The other lesson is more useful than the structural one. The first sentence, when it finally arrives, does not have to be good. Most of the first sentences I have written that survived to publication were not the ones that sounded most clever in isolation. They were the ones that pointed at the actual subject of the piece in the simplest available way. The flashy openings I love writing are almost always the ones I have to cut on the second pass, because they were performing a version of the article that the article itself did not turn out to be.
What I have started to do, more often than I used to, is permit the first sentence to be a placeholder. Not a sketch. Not a clever stand-in. A genuine “this is roughly what the piece is about” sentence, written for nobody but me, with the explicit understanding that I will rewrite it later if a better one arrives. That permission alone seems to clear about half of the friction. The blank screen is much harder to face than the screen with even a bad sentence on it.

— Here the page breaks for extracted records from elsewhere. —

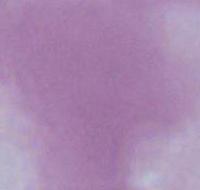

Micrograph. An erythrocyte is seen. Captured at 1000x magnification.Identify the parasite.
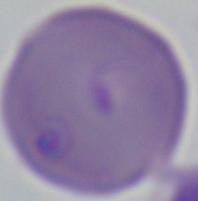
Babesia.

Photomicrograph. 1000x magnification.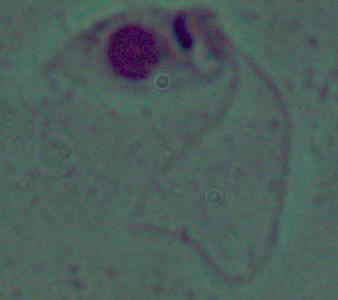 A Leishmania parasite is shown. Captured at 1000x magnification. Photomicrograph.Classify this cell by malaria status.
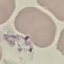

Uninfected.

{
  "capture": "smartphone through the microscope eyepiece",
  "image_type": "cell patch, automatically extracted from a larger field of view and resized to 64 × 64 pixels",
  "stain": "Giemsa",
  "preparation": "thin blood smear"
}Point out each leukocyte.
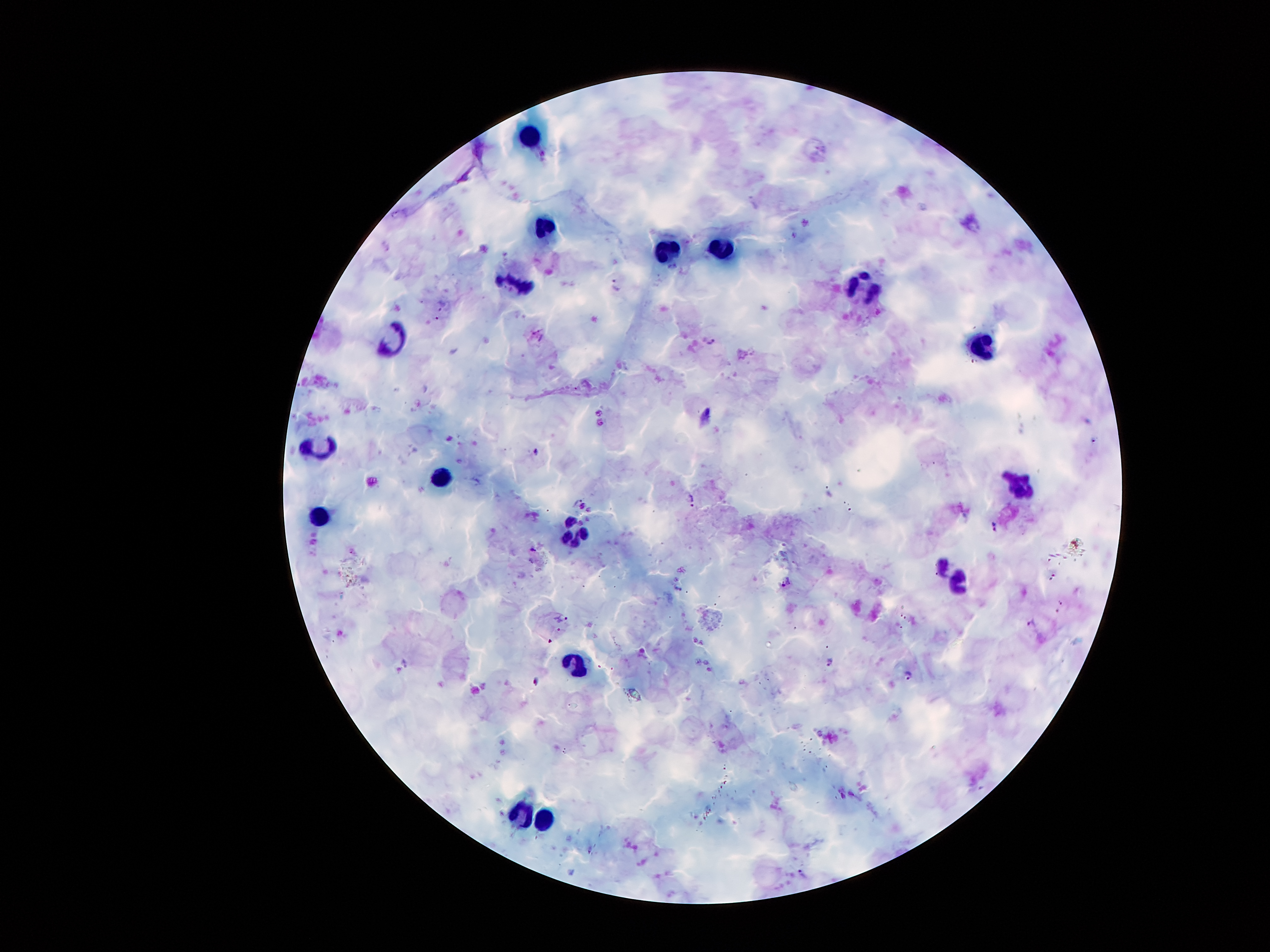
Approximate object centers, in pixels from the top-left corner.
Leukocytes: (x=531, y=137), (x=546, y=226), (x=664, y=247), (x=724, y=249), (x=520, y=284), (x=861, y=289), (x=396, y=339), (x=981, y=344), (x=320, y=452), (x=438, y=475), (x=1021, y=483), (x=320, y=518), (x=572, y=533), (x=960, y=581), (x=578, y=665), (x=519, y=812), (x=544, y=820).

malaria parasite locations = (x=617, y=285), (x=711, y=341), (x=538, y=452), (x=692, y=500), (x=994, y=527), (x=533, y=550), (x=786, y=582), (x=678, y=589), (x=830, y=661), (x=908, y=676), (x=535, y=681), (x=802, y=872)
image size = 1270×952 pixels
preparation = thick peripheral-blood smear
capture = smartphone through the microscope eyepiece
patient malaria status = positive for Plasmodium falciparum
field of view = one from this slide
stain = Giemsa
magnification = 100x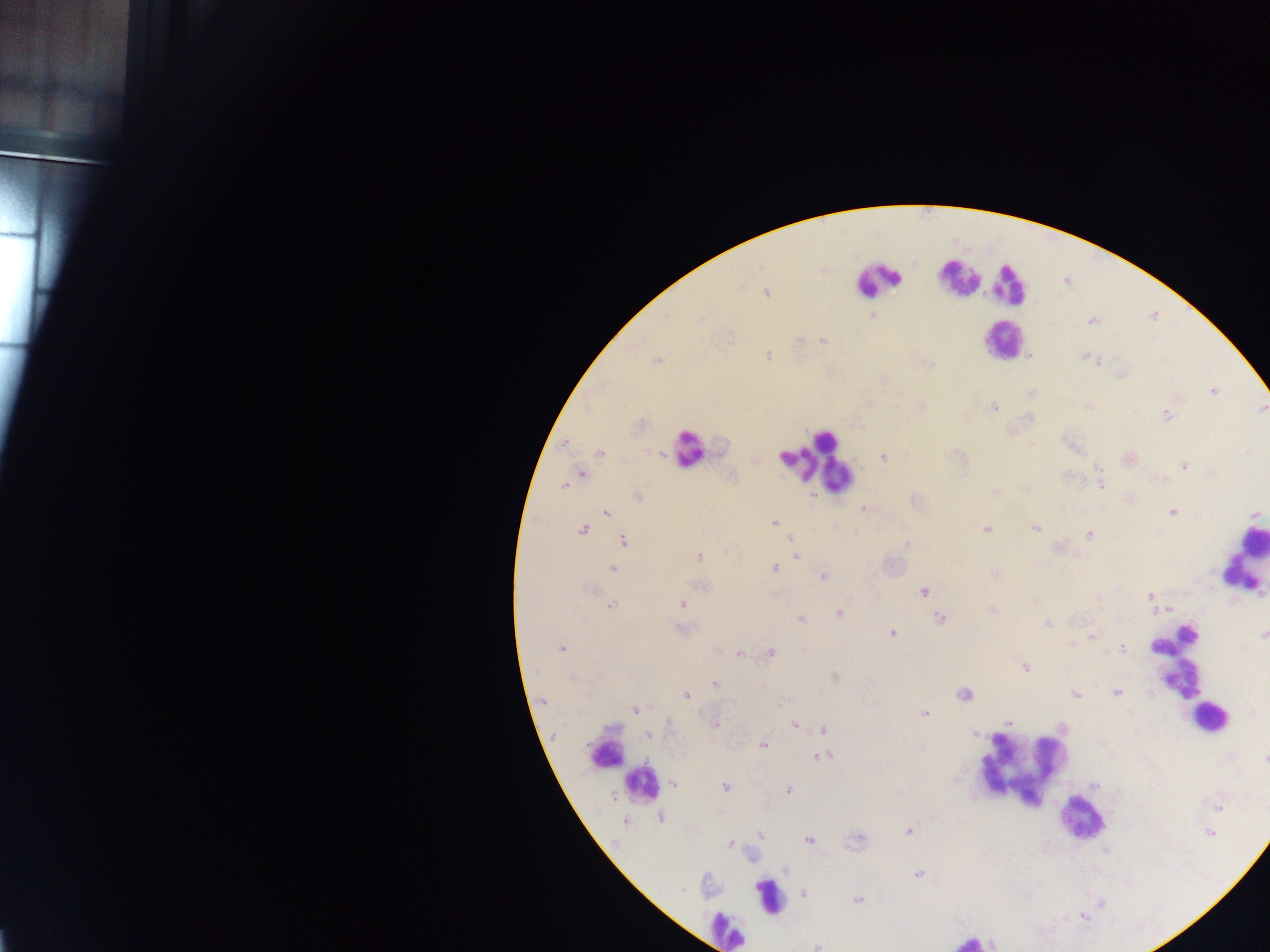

The other half of the friction is just time. Some pieces of writing have a first sentence that arrives in two minutes. Others have one that takes two hours. There is no detectable correlation between how long the first sentence takes and how well the rest of the article comes out. The duration of the wait is not a measurement of the quality of the work to come. It is just how long the wait is for that particular piece.
If you are someone who writes — for a living, for fun, for the company newsletter, for a book that has been sitting on your desk for a year — the version of this that might be useful to hear is the one I keep telling myself. The first sentence is not stuck because you are not good enough. It is stuck because the first sentence is the hardest sentence. The mathematics of having nothing to respond to is genuinely difficult, and no amount of skill removes it entirely. The writers I admire do not get easier first sentences than I do. They have just made some kind of peace with the gate, and the wait, and the unromantic version of starting that comes after.
I had to write a first sentence to begin this piece. Luckily, it took just a few minutes and three drafts. The rest of the writing happened in roughly the time it took to drink a coffee. That ratio is the deal. I do not love it. I am, after a long time of doing this, quietly grateful that the gate keeps opening, even when it takes a while.